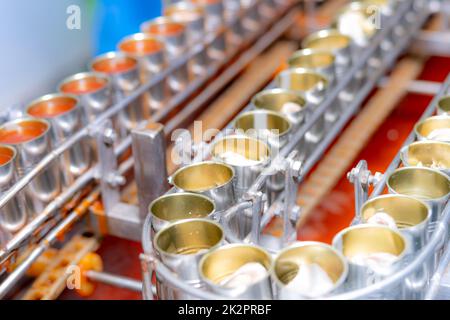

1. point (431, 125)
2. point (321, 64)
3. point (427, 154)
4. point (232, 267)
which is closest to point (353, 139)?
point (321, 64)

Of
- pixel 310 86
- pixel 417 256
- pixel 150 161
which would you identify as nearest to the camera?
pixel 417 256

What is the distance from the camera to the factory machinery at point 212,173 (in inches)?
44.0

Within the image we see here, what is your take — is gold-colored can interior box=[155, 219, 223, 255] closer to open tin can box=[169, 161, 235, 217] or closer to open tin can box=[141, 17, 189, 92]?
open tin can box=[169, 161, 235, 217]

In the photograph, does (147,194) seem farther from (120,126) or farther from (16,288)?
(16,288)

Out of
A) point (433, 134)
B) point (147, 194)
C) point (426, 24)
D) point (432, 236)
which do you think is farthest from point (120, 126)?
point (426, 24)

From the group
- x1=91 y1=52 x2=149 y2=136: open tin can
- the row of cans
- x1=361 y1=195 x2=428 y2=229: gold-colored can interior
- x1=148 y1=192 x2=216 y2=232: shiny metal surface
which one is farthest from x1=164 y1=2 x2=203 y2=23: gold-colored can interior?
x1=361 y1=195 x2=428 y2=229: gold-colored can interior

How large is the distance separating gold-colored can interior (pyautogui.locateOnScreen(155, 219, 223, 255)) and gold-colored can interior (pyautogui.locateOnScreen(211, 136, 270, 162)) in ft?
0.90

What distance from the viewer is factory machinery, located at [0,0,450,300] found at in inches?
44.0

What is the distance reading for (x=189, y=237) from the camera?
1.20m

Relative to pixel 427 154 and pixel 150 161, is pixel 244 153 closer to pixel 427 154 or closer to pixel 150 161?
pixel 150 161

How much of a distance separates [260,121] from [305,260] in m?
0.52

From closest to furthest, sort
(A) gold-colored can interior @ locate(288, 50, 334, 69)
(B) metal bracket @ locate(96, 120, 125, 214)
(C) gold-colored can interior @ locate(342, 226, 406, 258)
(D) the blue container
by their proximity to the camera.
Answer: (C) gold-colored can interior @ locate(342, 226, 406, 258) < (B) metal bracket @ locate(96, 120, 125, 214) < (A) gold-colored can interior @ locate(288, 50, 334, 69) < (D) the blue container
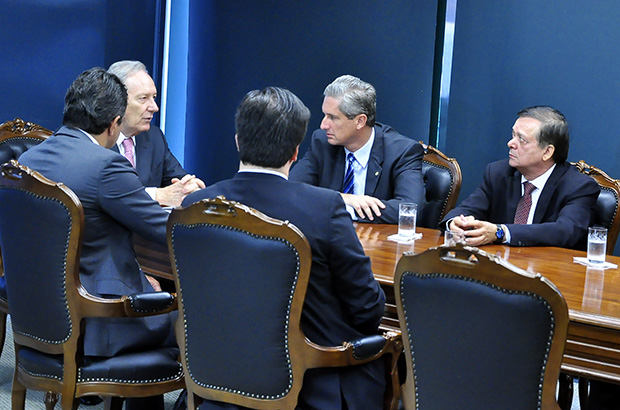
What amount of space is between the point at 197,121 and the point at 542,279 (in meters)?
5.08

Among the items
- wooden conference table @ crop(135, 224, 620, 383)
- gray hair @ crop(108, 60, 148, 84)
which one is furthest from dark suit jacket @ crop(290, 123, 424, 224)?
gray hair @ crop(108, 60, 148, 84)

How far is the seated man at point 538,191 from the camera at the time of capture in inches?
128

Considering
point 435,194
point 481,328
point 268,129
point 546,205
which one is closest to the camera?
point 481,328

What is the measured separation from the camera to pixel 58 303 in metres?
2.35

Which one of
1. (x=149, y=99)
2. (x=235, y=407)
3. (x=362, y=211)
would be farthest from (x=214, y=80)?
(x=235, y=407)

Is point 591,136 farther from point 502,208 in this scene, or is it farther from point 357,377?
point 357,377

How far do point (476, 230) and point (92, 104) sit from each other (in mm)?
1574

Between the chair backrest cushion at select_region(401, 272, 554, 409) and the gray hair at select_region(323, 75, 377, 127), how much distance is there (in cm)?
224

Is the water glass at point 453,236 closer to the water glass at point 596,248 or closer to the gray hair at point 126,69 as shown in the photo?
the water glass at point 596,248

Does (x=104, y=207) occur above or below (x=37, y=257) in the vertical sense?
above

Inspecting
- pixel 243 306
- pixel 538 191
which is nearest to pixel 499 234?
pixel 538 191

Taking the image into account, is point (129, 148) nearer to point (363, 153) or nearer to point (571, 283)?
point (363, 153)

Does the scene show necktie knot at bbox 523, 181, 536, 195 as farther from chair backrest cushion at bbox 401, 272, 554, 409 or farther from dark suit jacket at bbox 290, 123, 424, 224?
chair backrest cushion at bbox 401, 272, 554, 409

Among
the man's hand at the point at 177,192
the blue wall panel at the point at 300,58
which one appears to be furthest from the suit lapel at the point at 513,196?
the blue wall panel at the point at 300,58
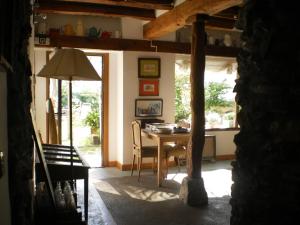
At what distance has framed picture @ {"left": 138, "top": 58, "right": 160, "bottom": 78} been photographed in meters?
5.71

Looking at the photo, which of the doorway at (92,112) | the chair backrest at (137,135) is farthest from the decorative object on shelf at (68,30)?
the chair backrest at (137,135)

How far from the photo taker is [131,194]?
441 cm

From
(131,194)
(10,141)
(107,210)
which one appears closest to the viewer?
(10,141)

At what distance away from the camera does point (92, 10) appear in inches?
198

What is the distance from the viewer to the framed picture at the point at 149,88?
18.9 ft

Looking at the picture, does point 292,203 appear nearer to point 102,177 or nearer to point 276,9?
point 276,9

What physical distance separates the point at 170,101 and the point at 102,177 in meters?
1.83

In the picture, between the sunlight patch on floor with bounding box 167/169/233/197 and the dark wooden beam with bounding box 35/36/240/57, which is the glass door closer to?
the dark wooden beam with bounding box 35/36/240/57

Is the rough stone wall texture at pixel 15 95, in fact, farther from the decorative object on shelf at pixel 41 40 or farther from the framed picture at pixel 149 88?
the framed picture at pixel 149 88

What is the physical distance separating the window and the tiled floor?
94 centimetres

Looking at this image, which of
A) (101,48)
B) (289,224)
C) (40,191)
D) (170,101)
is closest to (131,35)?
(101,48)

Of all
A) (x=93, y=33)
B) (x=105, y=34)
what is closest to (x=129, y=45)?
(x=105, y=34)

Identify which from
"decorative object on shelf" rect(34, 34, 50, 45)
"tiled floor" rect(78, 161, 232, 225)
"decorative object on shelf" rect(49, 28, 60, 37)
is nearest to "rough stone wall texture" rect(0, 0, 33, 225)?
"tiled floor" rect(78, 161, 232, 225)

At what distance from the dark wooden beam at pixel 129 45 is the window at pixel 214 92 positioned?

- - - - -

## What to produce
Put the lines of the records from the one containing "Looking at this image, which of" through the end of the records, inclusive, into a numbered list, leaving out blank lines.

## Output of the exercise
1. Looking at this image, which of
2. A) (101,48)
3. B) (289,224)
4. C) (40,191)
5. D) (170,101)
6. is closest to (131,35)?
7. (101,48)
8. Of all
9. A) (x=93, y=33)
10. B) (x=105, y=34)
11. what is closest to (x=129, y=45)?
12. (x=105, y=34)
13. Identify which from
14. "decorative object on shelf" rect(34, 34, 50, 45)
15. "tiled floor" rect(78, 161, 232, 225)
16. "decorative object on shelf" rect(49, 28, 60, 37)
17. is nearest to "rough stone wall texture" rect(0, 0, 33, 225)?
18. "tiled floor" rect(78, 161, 232, 225)
19. At what distance from the dark wooden beam at pixel 129 45 is the window at pixel 214 92 positioned?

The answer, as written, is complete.